§ PASSAGE GIVEN:

++++++++

You you notice something right away: there is a hole in the range
0x0000000000001000-0x000000007f7fffff, which is between
0x000000007f3e5000 to 0x000000007f578fff. It's not a coincidence
that the pfn 0x7f3e5 is part of the crash.

Without deferred init page, the mem section with struct pages were being
initialized in the loop at memmap_init_zone(). That's not the case anymore
if you lower the number of pages you initialized. Later the 
for_each_free_mem_range loop at deferred_init_memmap() will only touch
the memory block, the hole above will be kept unitialized. On the system,
there are some ACPI ranges in the hole as you can see on dmesg, and when
something tries to touch pages there unitialized, you can get the oops.

++++++++

§ DATASET RECORDS:
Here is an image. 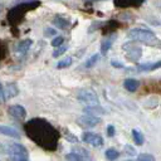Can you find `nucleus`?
<instances>
[{
	"instance_id": "f257e3e1",
	"label": "nucleus",
	"mask_w": 161,
	"mask_h": 161,
	"mask_svg": "<svg viewBox=\"0 0 161 161\" xmlns=\"http://www.w3.org/2000/svg\"><path fill=\"white\" fill-rule=\"evenodd\" d=\"M24 130L28 137L42 148L47 151H54L57 148L59 132L48 121L43 118H33L25 123Z\"/></svg>"
},
{
	"instance_id": "f03ea898",
	"label": "nucleus",
	"mask_w": 161,
	"mask_h": 161,
	"mask_svg": "<svg viewBox=\"0 0 161 161\" xmlns=\"http://www.w3.org/2000/svg\"><path fill=\"white\" fill-rule=\"evenodd\" d=\"M39 4H40V3H39L38 0H30V1L20 3L19 5H16L15 8H13V9L9 11V14H8V20H9V23L13 24V25L19 24V23L23 20L24 15H25L29 10L35 9Z\"/></svg>"
},
{
	"instance_id": "7ed1b4c3",
	"label": "nucleus",
	"mask_w": 161,
	"mask_h": 161,
	"mask_svg": "<svg viewBox=\"0 0 161 161\" xmlns=\"http://www.w3.org/2000/svg\"><path fill=\"white\" fill-rule=\"evenodd\" d=\"M127 38L131 39V42L143 43V44H146V45H156L157 42H158L157 38H156V35H155L151 30L141 29V28L130 30L128 34H127Z\"/></svg>"
},
{
	"instance_id": "20e7f679",
	"label": "nucleus",
	"mask_w": 161,
	"mask_h": 161,
	"mask_svg": "<svg viewBox=\"0 0 161 161\" xmlns=\"http://www.w3.org/2000/svg\"><path fill=\"white\" fill-rule=\"evenodd\" d=\"M0 152L1 153H8L9 157H11V156H28L26 148L23 145L18 143V142L0 145Z\"/></svg>"
},
{
	"instance_id": "39448f33",
	"label": "nucleus",
	"mask_w": 161,
	"mask_h": 161,
	"mask_svg": "<svg viewBox=\"0 0 161 161\" xmlns=\"http://www.w3.org/2000/svg\"><path fill=\"white\" fill-rule=\"evenodd\" d=\"M77 98L79 102L84 103L86 107L89 106H98V97L92 89H80L77 93Z\"/></svg>"
},
{
	"instance_id": "423d86ee",
	"label": "nucleus",
	"mask_w": 161,
	"mask_h": 161,
	"mask_svg": "<svg viewBox=\"0 0 161 161\" xmlns=\"http://www.w3.org/2000/svg\"><path fill=\"white\" fill-rule=\"evenodd\" d=\"M82 141L88 143V145H92L94 147H99V146L103 145L102 136L98 135V133H94V132H89V131H87L82 135Z\"/></svg>"
},
{
	"instance_id": "0eeeda50",
	"label": "nucleus",
	"mask_w": 161,
	"mask_h": 161,
	"mask_svg": "<svg viewBox=\"0 0 161 161\" xmlns=\"http://www.w3.org/2000/svg\"><path fill=\"white\" fill-rule=\"evenodd\" d=\"M123 49L126 50L127 58L131 59V60H133V62L138 60L140 57H141V54H142L141 48H138V47H136V45H133V44H131V43L125 44V45H123Z\"/></svg>"
},
{
	"instance_id": "6e6552de",
	"label": "nucleus",
	"mask_w": 161,
	"mask_h": 161,
	"mask_svg": "<svg viewBox=\"0 0 161 161\" xmlns=\"http://www.w3.org/2000/svg\"><path fill=\"white\" fill-rule=\"evenodd\" d=\"M99 122H101V119H99L98 117H93V116H88V114L82 116V117L78 118V123H79L80 126L86 127V128L94 127V126H97Z\"/></svg>"
},
{
	"instance_id": "1a4fd4ad",
	"label": "nucleus",
	"mask_w": 161,
	"mask_h": 161,
	"mask_svg": "<svg viewBox=\"0 0 161 161\" xmlns=\"http://www.w3.org/2000/svg\"><path fill=\"white\" fill-rule=\"evenodd\" d=\"M8 111H9V114L10 116H13V117H15L18 119H24L26 117V111L20 104H13V106L9 107Z\"/></svg>"
},
{
	"instance_id": "9d476101",
	"label": "nucleus",
	"mask_w": 161,
	"mask_h": 161,
	"mask_svg": "<svg viewBox=\"0 0 161 161\" xmlns=\"http://www.w3.org/2000/svg\"><path fill=\"white\" fill-rule=\"evenodd\" d=\"M31 44H33V40H31V39H24V40H20V42L16 44V47H15V52H16V54L20 55V57L25 55V54L28 53V50L30 49Z\"/></svg>"
},
{
	"instance_id": "9b49d317",
	"label": "nucleus",
	"mask_w": 161,
	"mask_h": 161,
	"mask_svg": "<svg viewBox=\"0 0 161 161\" xmlns=\"http://www.w3.org/2000/svg\"><path fill=\"white\" fill-rule=\"evenodd\" d=\"M145 0H113L114 6L117 8H137L143 4Z\"/></svg>"
},
{
	"instance_id": "f8f14e48",
	"label": "nucleus",
	"mask_w": 161,
	"mask_h": 161,
	"mask_svg": "<svg viewBox=\"0 0 161 161\" xmlns=\"http://www.w3.org/2000/svg\"><path fill=\"white\" fill-rule=\"evenodd\" d=\"M114 40H116V34H112V35H109V36H107L106 39L102 40V43H101V54L102 55H106L107 54V52L113 45Z\"/></svg>"
},
{
	"instance_id": "ddd939ff",
	"label": "nucleus",
	"mask_w": 161,
	"mask_h": 161,
	"mask_svg": "<svg viewBox=\"0 0 161 161\" xmlns=\"http://www.w3.org/2000/svg\"><path fill=\"white\" fill-rule=\"evenodd\" d=\"M0 133H1V135H5V136H8V137H13V138H20L19 131H16L14 127H9V126L0 125Z\"/></svg>"
},
{
	"instance_id": "4468645a",
	"label": "nucleus",
	"mask_w": 161,
	"mask_h": 161,
	"mask_svg": "<svg viewBox=\"0 0 161 161\" xmlns=\"http://www.w3.org/2000/svg\"><path fill=\"white\" fill-rule=\"evenodd\" d=\"M84 113L88 114V116H93V117H97V116H102V114H106V111L104 108L99 107V106H89V107H84Z\"/></svg>"
},
{
	"instance_id": "2eb2a0df",
	"label": "nucleus",
	"mask_w": 161,
	"mask_h": 161,
	"mask_svg": "<svg viewBox=\"0 0 161 161\" xmlns=\"http://www.w3.org/2000/svg\"><path fill=\"white\" fill-rule=\"evenodd\" d=\"M161 67V60L158 62H155V63H145V64H138L137 65V69L141 70V72H152L157 68Z\"/></svg>"
},
{
	"instance_id": "dca6fc26",
	"label": "nucleus",
	"mask_w": 161,
	"mask_h": 161,
	"mask_svg": "<svg viewBox=\"0 0 161 161\" xmlns=\"http://www.w3.org/2000/svg\"><path fill=\"white\" fill-rule=\"evenodd\" d=\"M123 87L128 91V92H136L137 88L140 87V82L135 78H128L123 82Z\"/></svg>"
},
{
	"instance_id": "f3484780",
	"label": "nucleus",
	"mask_w": 161,
	"mask_h": 161,
	"mask_svg": "<svg viewBox=\"0 0 161 161\" xmlns=\"http://www.w3.org/2000/svg\"><path fill=\"white\" fill-rule=\"evenodd\" d=\"M5 92H6V97L8 98H13L15 96H18L19 93V88L15 83H8L5 87Z\"/></svg>"
},
{
	"instance_id": "a211bd4d",
	"label": "nucleus",
	"mask_w": 161,
	"mask_h": 161,
	"mask_svg": "<svg viewBox=\"0 0 161 161\" xmlns=\"http://www.w3.org/2000/svg\"><path fill=\"white\" fill-rule=\"evenodd\" d=\"M132 137H133V141H135V143L136 145H143V142H145V137H143V135L140 132V131H137V130H132Z\"/></svg>"
},
{
	"instance_id": "6ab92c4d",
	"label": "nucleus",
	"mask_w": 161,
	"mask_h": 161,
	"mask_svg": "<svg viewBox=\"0 0 161 161\" xmlns=\"http://www.w3.org/2000/svg\"><path fill=\"white\" fill-rule=\"evenodd\" d=\"M53 23H54L58 28H60V29H64V28H67V26L69 25V21H68L67 19L62 18V16H55L54 20H53Z\"/></svg>"
},
{
	"instance_id": "aec40b11",
	"label": "nucleus",
	"mask_w": 161,
	"mask_h": 161,
	"mask_svg": "<svg viewBox=\"0 0 161 161\" xmlns=\"http://www.w3.org/2000/svg\"><path fill=\"white\" fill-rule=\"evenodd\" d=\"M118 156H119V152H118L116 148H108V150L106 151V157H107V160H109V161L117 160Z\"/></svg>"
},
{
	"instance_id": "412c9836",
	"label": "nucleus",
	"mask_w": 161,
	"mask_h": 161,
	"mask_svg": "<svg viewBox=\"0 0 161 161\" xmlns=\"http://www.w3.org/2000/svg\"><path fill=\"white\" fill-rule=\"evenodd\" d=\"M65 158H67L68 161H83V160H84V158H83L79 153H77V152L67 153V155H65Z\"/></svg>"
},
{
	"instance_id": "4be33fe9",
	"label": "nucleus",
	"mask_w": 161,
	"mask_h": 161,
	"mask_svg": "<svg viewBox=\"0 0 161 161\" xmlns=\"http://www.w3.org/2000/svg\"><path fill=\"white\" fill-rule=\"evenodd\" d=\"M137 161H156V158L151 153H141V155H138Z\"/></svg>"
},
{
	"instance_id": "5701e85b",
	"label": "nucleus",
	"mask_w": 161,
	"mask_h": 161,
	"mask_svg": "<svg viewBox=\"0 0 161 161\" xmlns=\"http://www.w3.org/2000/svg\"><path fill=\"white\" fill-rule=\"evenodd\" d=\"M70 64H72V58H70V57H67V58L62 59V60L57 64V68H67V67H69Z\"/></svg>"
},
{
	"instance_id": "b1692460",
	"label": "nucleus",
	"mask_w": 161,
	"mask_h": 161,
	"mask_svg": "<svg viewBox=\"0 0 161 161\" xmlns=\"http://www.w3.org/2000/svg\"><path fill=\"white\" fill-rule=\"evenodd\" d=\"M63 42H64V38H63L62 35H59V36H55V38L50 42V44H52V47H54V48H59V47H62Z\"/></svg>"
},
{
	"instance_id": "393cba45",
	"label": "nucleus",
	"mask_w": 161,
	"mask_h": 161,
	"mask_svg": "<svg viewBox=\"0 0 161 161\" xmlns=\"http://www.w3.org/2000/svg\"><path fill=\"white\" fill-rule=\"evenodd\" d=\"M99 59V54H94V55H92L87 62H86V67L87 68H91V67H93L96 63H97V60Z\"/></svg>"
},
{
	"instance_id": "a878e982",
	"label": "nucleus",
	"mask_w": 161,
	"mask_h": 161,
	"mask_svg": "<svg viewBox=\"0 0 161 161\" xmlns=\"http://www.w3.org/2000/svg\"><path fill=\"white\" fill-rule=\"evenodd\" d=\"M67 49H68V47H67V45H62V47L57 48V49L53 52V57H54V58L60 57L62 54H64V53H65V50H67Z\"/></svg>"
},
{
	"instance_id": "bb28decb",
	"label": "nucleus",
	"mask_w": 161,
	"mask_h": 161,
	"mask_svg": "<svg viewBox=\"0 0 161 161\" xmlns=\"http://www.w3.org/2000/svg\"><path fill=\"white\" fill-rule=\"evenodd\" d=\"M57 34V30L55 29H53V28H47L45 29V31H44V35L45 36H53V35H55Z\"/></svg>"
},
{
	"instance_id": "cd10ccee",
	"label": "nucleus",
	"mask_w": 161,
	"mask_h": 161,
	"mask_svg": "<svg viewBox=\"0 0 161 161\" xmlns=\"http://www.w3.org/2000/svg\"><path fill=\"white\" fill-rule=\"evenodd\" d=\"M9 158H10V161H29L28 156H11Z\"/></svg>"
},
{
	"instance_id": "c85d7f7f",
	"label": "nucleus",
	"mask_w": 161,
	"mask_h": 161,
	"mask_svg": "<svg viewBox=\"0 0 161 161\" xmlns=\"http://www.w3.org/2000/svg\"><path fill=\"white\" fill-rule=\"evenodd\" d=\"M4 102H5V89L0 83V103H4Z\"/></svg>"
},
{
	"instance_id": "c756f323",
	"label": "nucleus",
	"mask_w": 161,
	"mask_h": 161,
	"mask_svg": "<svg viewBox=\"0 0 161 161\" xmlns=\"http://www.w3.org/2000/svg\"><path fill=\"white\" fill-rule=\"evenodd\" d=\"M107 135H108L109 137L114 136V126H112V125H108V126H107Z\"/></svg>"
},
{
	"instance_id": "7c9ffc66",
	"label": "nucleus",
	"mask_w": 161,
	"mask_h": 161,
	"mask_svg": "<svg viewBox=\"0 0 161 161\" xmlns=\"http://www.w3.org/2000/svg\"><path fill=\"white\" fill-rule=\"evenodd\" d=\"M126 152L128 153V155H135L136 153V151H135V148L133 147H131V146H126Z\"/></svg>"
},
{
	"instance_id": "2f4dec72",
	"label": "nucleus",
	"mask_w": 161,
	"mask_h": 161,
	"mask_svg": "<svg viewBox=\"0 0 161 161\" xmlns=\"http://www.w3.org/2000/svg\"><path fill=\"white\" fill-rule=\"evenodd\" d=\"M112 65H114V67H118V68H122V67H123L122 64H119V63H116V62H112Z\"/></svg>"
},
{
	"instance_id": "473e14b6",
	"label": "nucleus",
	"mask_w": 161,
	"mask_h": 161,
	"mask_svg": "<svg viewBox=\"0 0 161 161\" xmlns=\"http://www.w3.org/2000/svg\"><path fill=\"white\" fill-rule=\"evenodd\" d=\"M86 1H91V3H93V1H104V0H86Z\"/></svg>"
},
{
	"instance_id": "72a5a7b5",
	"label": "nucleus",
	"mask_w": 161,
	"mask_h": 161,
	"mask_svg": "<svg viewBox=\"0 0 161 161\" xmlns=\"http://www.w3.org/2000/svg\"><path fill=\"white\" fill-rule=\"evenodd\" d=\"M1 11H3V5L0 4V14H1Z\"/></svg>"
},
{
	"instance_id": "f704fd0d",
	"label": "nucleus",
	"mask_w": 161,
	"mask_h": 161,
	"mask_svg": "<svg viewBox=\"0 0 161 161\" xmlns=\"http://www.w3.org/2000/svg\"><path fill=\"white\" fill-rule=\"evenodd\" d=\"M128 161H130V160H128Z\"/></svg>"
}]
</instances>
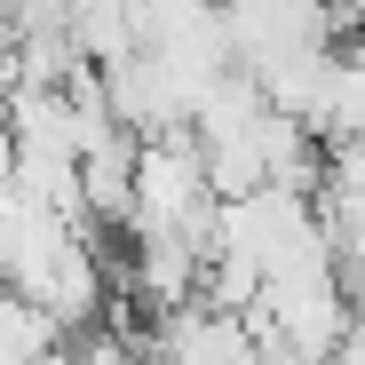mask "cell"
<instances>
[{"label": "cell", "instance_id": "3957f363", "mask_svg": "<svg viewBox=\"0 0 365 365\" xmlns=\"http://www.w3.org/2000/svg\"><path fill=\"white\" fill-rule=\"evenodd\" d=\"M334 247H341V278H349V294L365 302V215H357V222H334Z\"/></svg>", "mask_w": 365, "mask_h": 365}, {"label": "cell", "instance_id": "7a4b0ae2", "mask_svg": "<svg viewBox=\"0 0 365 365\" xmlns=\"http://www.w3.org/2000/svg\"><path fill=\"white\" fill-rule=\"evenodd\" d=\"M80 357H88V365H151V349H143L135 334H119V318L88 326V334H80Z\"/></svg>", "mask_w": 365, "mask_h": 365}, {"label": "cell", "instance_id": "6da1fadb", "mask_svg": "<svg viewBox=\"0 0 365 365\" xmlns=\"http://www.w3.org/2000/svg\"><path fill=\"white\" fill-rule=\"evenodd\" d=\"M143 349H151V365H238L255 349V326L199 294V302H175V310H151Z\"/></svg>", "mask_w": 365, "mask_h": 365}]
</instances>
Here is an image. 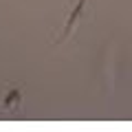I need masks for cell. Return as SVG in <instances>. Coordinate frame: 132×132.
I'll return each instance as SVG.
<instances>
[{
    "label": "cell",
    "instance_id": "1",
    "mask_svg": "<svg viewBox=\"0 0 132 132\" xmlns=\"http://www.w3.org/2000/svg\"><path fill=\"white\" fill-rule=\"evenodd\" d=\"M86 2L88 0H75V5H73V9L68 11V18H66V22H64V29H62V35L55 40V44H60V42H64L68 35L73 33V29L77 27V22H79V18H81V13H84V7H86Z\"/></svg>",
    "mask_w": 132,
    "mask_h": 132
},
{
    "label": "cell",
    "instance_id": "2",
    "mask_svg": "<svg viewBox=\"0 0 132 132\" xmlns=\"http://www.w3.org/2000/svg\"><path fill=\"white\" fill-rule=\"evenodd\" d=\"M20 106H22V90L20 88H7L2 93V97H0V108L11 112V110L20 108Z\"/></svg>",
    "mask_w": 132,
    "mask_h": 132
}]
</instances>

++++++++

§ CHALLENGES:
[1] According to the passage, which address range makes up the hole?
[2] Decide whether each statement agrees with the passage. Answer yes or no for each, and quote the words of the passage that settle it.
(a) The hole lies within the range 0x0000000000001000-0x000000007f7fffff.
(b) It is a coincidence that the pfn 0x7f3e5 is part of the crash.
(c) The for_each_free_mem_range loop at deferred_init_memmap() initializes the pages in the hole.
[3] Using the passage, explain why an oops can occur once deferred page initialization is in use.
The records have no connection to the passage.

§ ANSWERS BY TASK:
[1] 0x000000007f3e5000 to 0x000000007f578fff.

[2]
(a) Yes: "there is a hole in the range 0x0000000000001000-0x000000007f7fffff"
(b) No: "It's not a coincidence that the pfn 0x7f3e5 is part of the crash."
(c) No: "the hole above will be kept unitialized"

[3] The for_each_free_mem_range loop at deferred_init_memmap() touches only the memory block, so the pages in the hole stay uninitialized. The system has some ACPI ranges in that hole. When something tries to touch those uninitialized pages, the oops can result.